FERN’s Friday Feed: Farmers are struggling, but will they turn on Trump?

Welcome to FERN’s Friday Feed (#FFF), where we share the stories from this week that made us stop and think.


Will a Blue Wave reach farm country? These races will tell the tale.

FERN

From the dairy farms of Pennsylvania and New York to the commodity growers in the Midwest and the produce fields of California’s Central Valley, the farm-country vote is very much in play as the midterms approach. In two new stories, FERN takes a closer look at a handful of contests that will determine whether Democratic challengers can flip the farmers who helped elect Donald Trump.

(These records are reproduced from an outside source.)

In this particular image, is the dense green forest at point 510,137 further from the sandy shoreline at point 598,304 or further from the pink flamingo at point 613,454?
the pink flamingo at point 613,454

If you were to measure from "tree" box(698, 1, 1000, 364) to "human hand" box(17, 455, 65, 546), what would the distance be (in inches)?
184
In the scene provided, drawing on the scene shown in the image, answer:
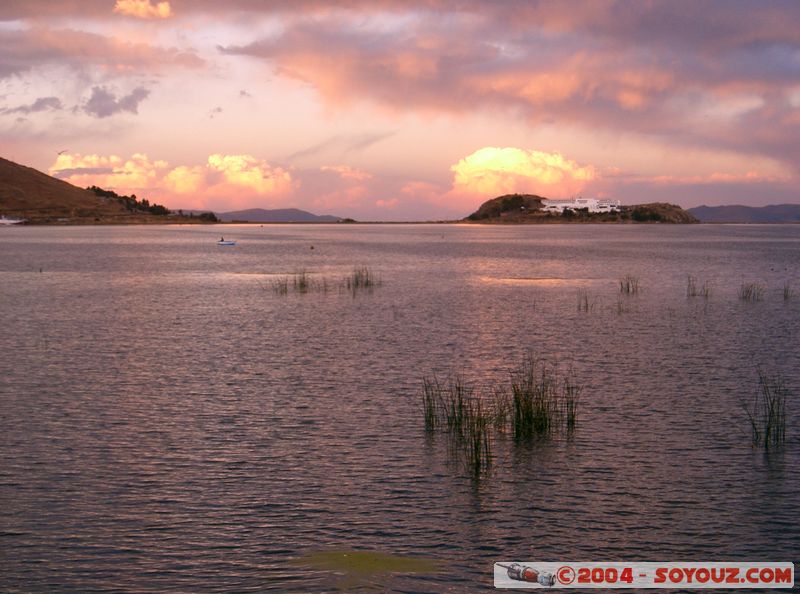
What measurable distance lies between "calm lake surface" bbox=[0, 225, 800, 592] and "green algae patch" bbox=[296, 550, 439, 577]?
0.14m

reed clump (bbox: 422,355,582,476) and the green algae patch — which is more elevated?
reed clump (bbox: 422,355,582,476)

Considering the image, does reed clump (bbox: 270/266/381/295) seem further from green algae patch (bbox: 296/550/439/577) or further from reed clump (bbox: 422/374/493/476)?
green algae patch (bbox: 296/550/439/577)

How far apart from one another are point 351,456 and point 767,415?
12070mm

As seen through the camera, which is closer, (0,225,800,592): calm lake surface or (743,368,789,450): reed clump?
(0,225,800,592): calm lake surface

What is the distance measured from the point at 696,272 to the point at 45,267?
70182 mm

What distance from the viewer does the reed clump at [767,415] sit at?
71.6 ft

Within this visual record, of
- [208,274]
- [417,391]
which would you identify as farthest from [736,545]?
[208,274]

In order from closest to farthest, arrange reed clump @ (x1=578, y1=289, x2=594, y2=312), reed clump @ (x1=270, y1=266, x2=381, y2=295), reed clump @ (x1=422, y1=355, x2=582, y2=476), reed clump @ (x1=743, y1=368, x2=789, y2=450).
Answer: reed clump @ (x1=422, y1=355, x2=582, y2=476) → reed clump @ (x1=743, y1=368, x2=789, y2=450) → reed clump @ (x1=578, y1=289, x2=594, y2=312) → reed clump @ (x1=270, y1=266, x2=381, y2=295)

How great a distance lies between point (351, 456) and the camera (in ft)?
68.7

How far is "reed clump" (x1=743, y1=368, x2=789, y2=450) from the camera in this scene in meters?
21.8

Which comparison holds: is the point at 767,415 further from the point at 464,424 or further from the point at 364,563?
the point at 364,563

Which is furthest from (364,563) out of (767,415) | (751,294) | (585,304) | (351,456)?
(751,294)

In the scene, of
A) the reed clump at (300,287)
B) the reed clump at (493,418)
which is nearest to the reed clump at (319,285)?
the reed clump at (300,287)

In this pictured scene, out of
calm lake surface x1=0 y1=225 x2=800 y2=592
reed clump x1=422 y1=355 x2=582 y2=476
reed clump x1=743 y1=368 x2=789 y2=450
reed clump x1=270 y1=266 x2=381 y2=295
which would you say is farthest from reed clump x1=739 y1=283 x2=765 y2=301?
reed clump x1=422 y1=355 x2=582 y2=476
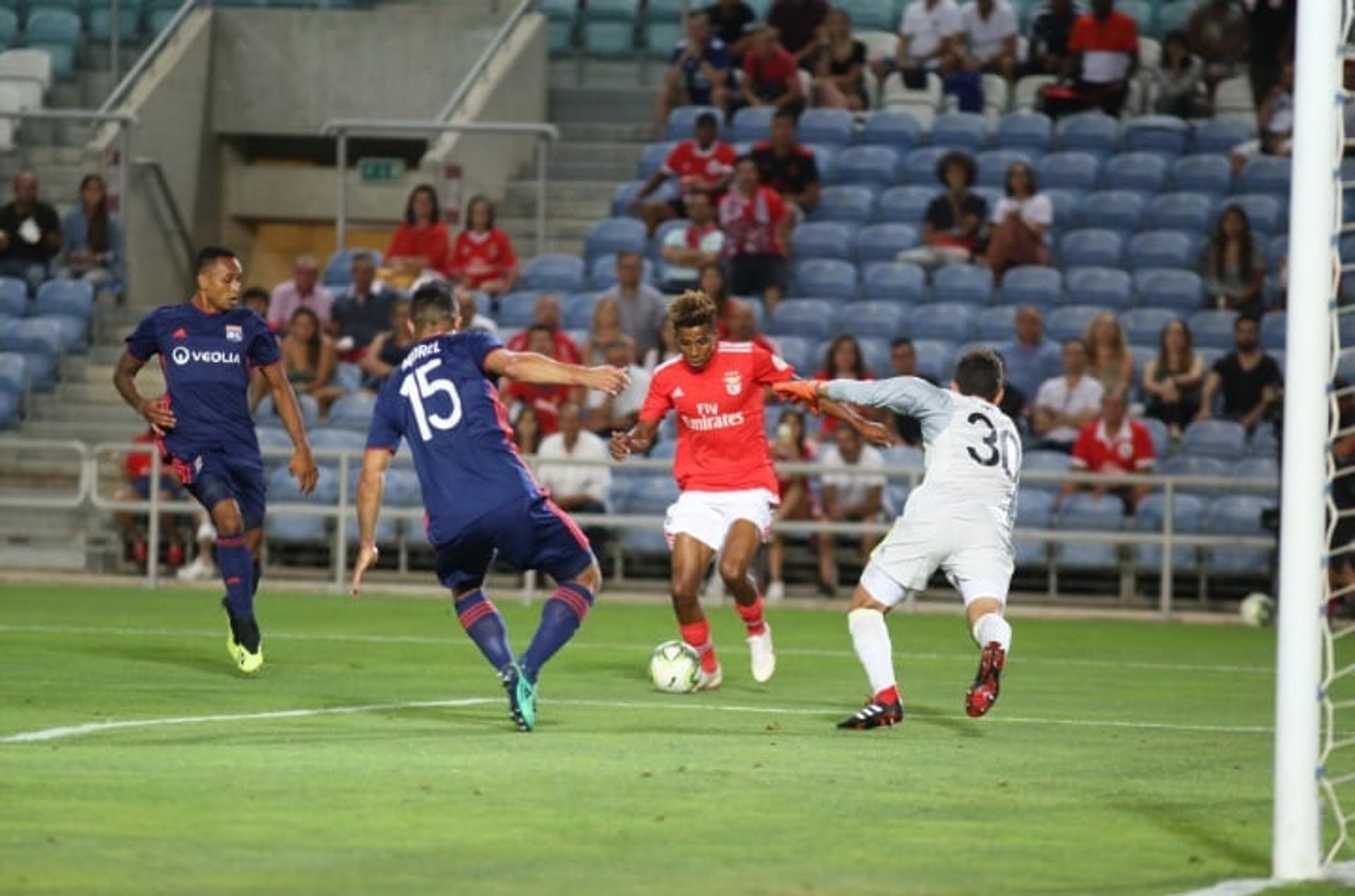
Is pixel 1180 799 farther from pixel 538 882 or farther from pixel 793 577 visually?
pixel 793 577

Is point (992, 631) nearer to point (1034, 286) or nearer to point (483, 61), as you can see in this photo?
point (1034, 286)

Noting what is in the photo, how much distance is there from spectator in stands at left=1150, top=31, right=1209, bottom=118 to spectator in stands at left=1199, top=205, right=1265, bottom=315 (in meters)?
2.93

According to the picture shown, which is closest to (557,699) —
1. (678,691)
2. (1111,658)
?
(678,691)

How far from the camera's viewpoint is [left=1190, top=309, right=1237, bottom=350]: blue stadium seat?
75.5 ft

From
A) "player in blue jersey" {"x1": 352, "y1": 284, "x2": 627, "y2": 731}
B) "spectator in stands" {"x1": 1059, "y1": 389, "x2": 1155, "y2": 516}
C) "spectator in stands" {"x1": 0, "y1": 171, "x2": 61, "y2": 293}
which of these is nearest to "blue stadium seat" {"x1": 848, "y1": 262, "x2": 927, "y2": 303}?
"spectator in stands" {"x1": 1059, "y1": 389, "x2": 1155, "y2": 516}

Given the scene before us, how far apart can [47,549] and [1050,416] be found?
8.76 m

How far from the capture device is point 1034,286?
2383 centimetres

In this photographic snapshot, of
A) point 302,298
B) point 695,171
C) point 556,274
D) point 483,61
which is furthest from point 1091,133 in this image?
point 302,298

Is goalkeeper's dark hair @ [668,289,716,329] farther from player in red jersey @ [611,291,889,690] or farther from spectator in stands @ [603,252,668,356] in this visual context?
spectator in stands @ [603,252,668,356]

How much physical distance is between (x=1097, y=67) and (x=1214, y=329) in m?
3.92

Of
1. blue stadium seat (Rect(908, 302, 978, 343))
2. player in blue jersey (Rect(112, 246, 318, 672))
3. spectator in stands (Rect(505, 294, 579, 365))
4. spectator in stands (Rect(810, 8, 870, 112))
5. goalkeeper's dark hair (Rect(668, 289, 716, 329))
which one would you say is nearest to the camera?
goalkeeper's dark hair (Rect(668, 289, 716, 329))

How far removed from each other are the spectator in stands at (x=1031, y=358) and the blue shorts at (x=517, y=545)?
11209 mm

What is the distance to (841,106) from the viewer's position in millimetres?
26469

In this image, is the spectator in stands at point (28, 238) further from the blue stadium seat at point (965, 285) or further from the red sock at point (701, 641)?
the red sock at point (701, 641)
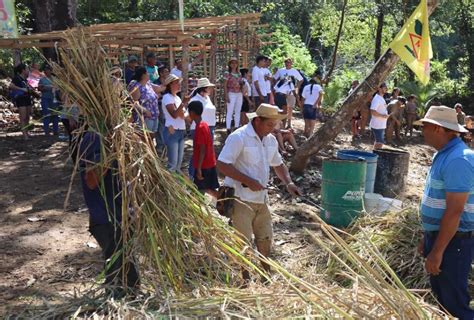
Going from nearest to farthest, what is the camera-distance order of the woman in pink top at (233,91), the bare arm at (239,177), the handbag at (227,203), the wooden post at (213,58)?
1. the bare arm at (239,177)
2. the handbag at (227,203)
3. the woman in pink top at (233,91)
4. the wooden post at (213,58)

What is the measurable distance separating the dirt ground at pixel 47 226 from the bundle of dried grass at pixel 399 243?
1.05m

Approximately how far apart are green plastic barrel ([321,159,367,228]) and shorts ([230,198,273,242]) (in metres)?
2.07

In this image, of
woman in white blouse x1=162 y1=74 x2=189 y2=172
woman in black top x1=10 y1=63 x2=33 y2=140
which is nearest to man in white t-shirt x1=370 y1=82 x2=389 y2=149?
woman in white blouse x1=162 y1=74 x2=189 y2=172

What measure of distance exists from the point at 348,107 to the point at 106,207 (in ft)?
20.4

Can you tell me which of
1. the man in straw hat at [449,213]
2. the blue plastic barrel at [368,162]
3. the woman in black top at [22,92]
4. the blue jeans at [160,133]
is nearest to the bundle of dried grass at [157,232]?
the man in straw hat at [449,213]

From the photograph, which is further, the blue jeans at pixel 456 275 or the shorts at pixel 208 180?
the shorts at pixel 208 180

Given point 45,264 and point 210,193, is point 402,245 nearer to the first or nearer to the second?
point 210,193

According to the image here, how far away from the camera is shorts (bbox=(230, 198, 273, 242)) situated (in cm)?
486

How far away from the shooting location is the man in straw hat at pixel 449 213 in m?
3.58

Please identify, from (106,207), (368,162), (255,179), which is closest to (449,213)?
(255,179)

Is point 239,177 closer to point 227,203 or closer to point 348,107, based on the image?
point 227,203

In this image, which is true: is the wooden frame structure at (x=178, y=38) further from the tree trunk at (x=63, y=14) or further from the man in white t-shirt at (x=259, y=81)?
the tree trunk at (x=63, y=14)

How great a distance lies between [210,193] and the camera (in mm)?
6699

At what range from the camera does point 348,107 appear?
9.02 m
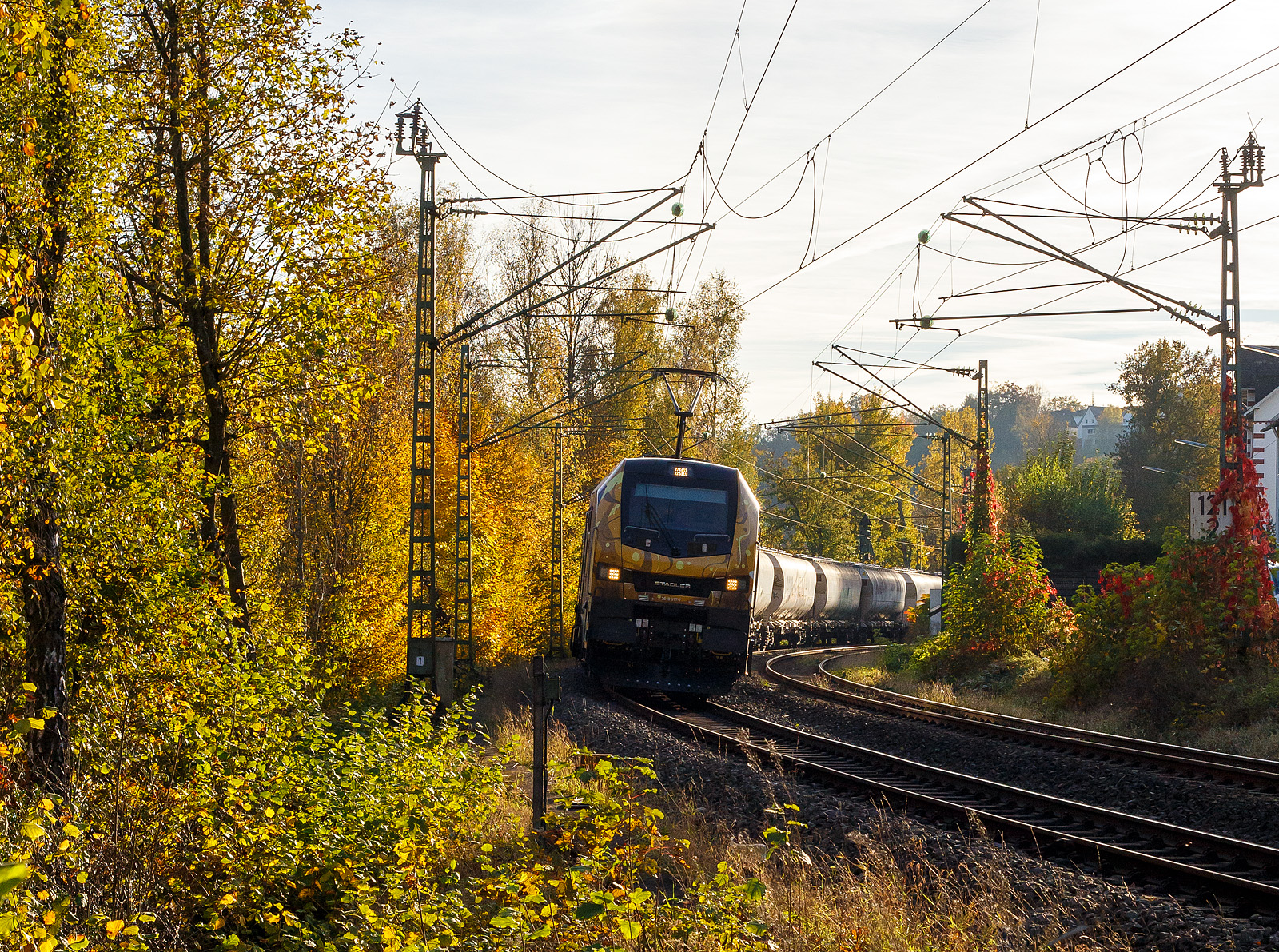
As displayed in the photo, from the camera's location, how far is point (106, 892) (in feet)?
17.1

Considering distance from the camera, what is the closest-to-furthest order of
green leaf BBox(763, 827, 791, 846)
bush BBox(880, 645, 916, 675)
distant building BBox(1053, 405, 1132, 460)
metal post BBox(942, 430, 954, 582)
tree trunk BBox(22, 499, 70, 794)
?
green leaf BBox(763, 827, 791, 846) → tree trunk BBox(22, 499, 70, 794) → bush BBox(880, 645, 916, 675) → metal post BBox(942, 430, 954, 582) → distant building BBox(1053, 405, 1132, 460)

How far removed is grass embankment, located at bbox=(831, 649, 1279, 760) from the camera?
13.6 m

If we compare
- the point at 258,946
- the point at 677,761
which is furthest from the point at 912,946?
the point at 677,761

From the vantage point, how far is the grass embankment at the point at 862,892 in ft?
18.8

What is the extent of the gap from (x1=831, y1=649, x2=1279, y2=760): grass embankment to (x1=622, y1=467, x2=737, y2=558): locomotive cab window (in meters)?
5.66

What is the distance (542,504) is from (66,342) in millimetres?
27171

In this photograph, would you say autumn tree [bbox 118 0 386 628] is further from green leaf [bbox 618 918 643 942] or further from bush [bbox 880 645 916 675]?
bush [bbox 880 645 916 675]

How Slow Food drove me to McDonald’s

Eater

For one conscientious eater, espousing the rigid, self-righteous principles of eating “slow food” drove her to a regular McDonald’s habit. “Working for a restaurant with such strong and strict values, like those of the Slow Food movement, can be exhausting,” writes Suzanne Zuppello. “I needed to live the values we impressed upon our guests, but occasionally, I wanted to eat food without suffocating rules as to where it came from or the speed with which it was prepared.” McDonald’s, she says, “has perfected what Slow Food has yet to uncover: allowing people the opportunity to enjoy a meal on their own terms, no baptism required.”

Why the Farm Bureau failed to help farmers prepare for climate change

InsideClimate News

In the first of a series on agriculture, climate change and the Farm Bureau’s influence, reporters Georgina Gustin (a FERN contributor), Neela Banerjee, and John Cushman describe how the lobbying group has, for decades, used its power to thwart action on climate change. “It calls itself the ‘voice’ of American agriculture, but the Farm Bureau has left its own members ill-prepared to cope with intensifying droughts, rain, heat and storms that threaten their livelihoods. The group’s agenda has blocked farmers’ opportunity to benefit from the agricultural transformation the climate crisis demands.”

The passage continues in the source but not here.